Prime Minister Goodwin Friday’s New Democratic Party government is advancing plans to launch a Citizenship by Investment programme in 2026, IMI Daily reported, placing the initiative against the most hostile international environment any Caribbean CBI launch has faced in the programme’s history. The decision marks a sharp policy break from the Gonsalves-era Unity Labour Party, which had publicly rejected CBI throughout its 24 years in office.

The political context is consequential. The US has suspended visa processing for Antigua and Barbuda and Dominica over their CBI operations. The European Union has issued its most serious CBI warning yet, telling Caribbean programmes to work toward discontinuation or face visa-waiver suspension. Launching into that environment is a calculated bet that the diaspora and high-net-worth demand for Caribbean citizenship is durable enough to absorb both regimes’ pressure, and that St Vincent can position its programme — at launch — as already meeting the due diligence standards the US and EU are demanding from existing programmes.

AVAILABLE DATA:
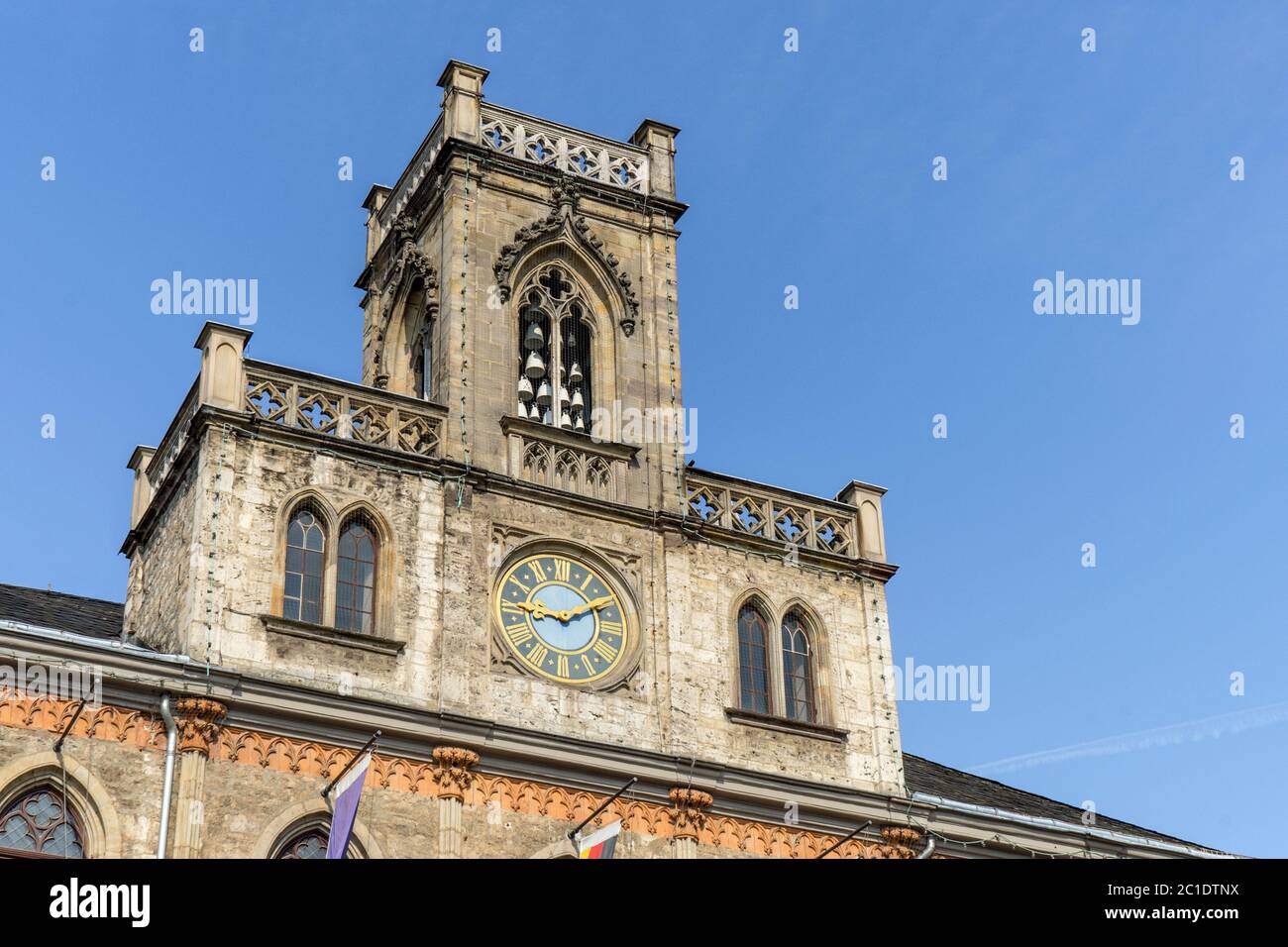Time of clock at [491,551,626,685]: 9:10
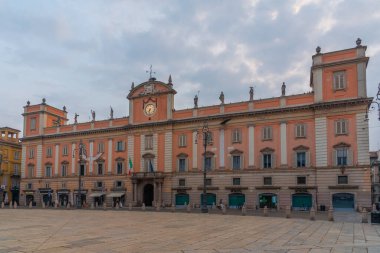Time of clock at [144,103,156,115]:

REQUESTS:
**1)** List every country and every political union named in the passage on St Vincent's planned citizenship-by-investment programme.
**2)** Resume the passage on St Vincent's planned citizenship-by-investment programme, picking up after its last sentence.

IN RESPONSE:
**1)**
- St Vincent
- the US
- Antigua and Barbuda
- Dominica
- the European Union

**2)**
For St Vincent’s fiscal situation, the CBI revenue potential is significant. The country is rebuilding from La Soufrière, managing climate adaptation costs, and absorbing the same external shocks that have hit every small Caribbean economy. Friday’s framing — that the demand for CBI programmes will remain high among high-net-worth individuals whose interests gain priority in global affairs — is realistic about the market. Whether the launch design holds up against international scrutiny is the question the next 12 months will answer.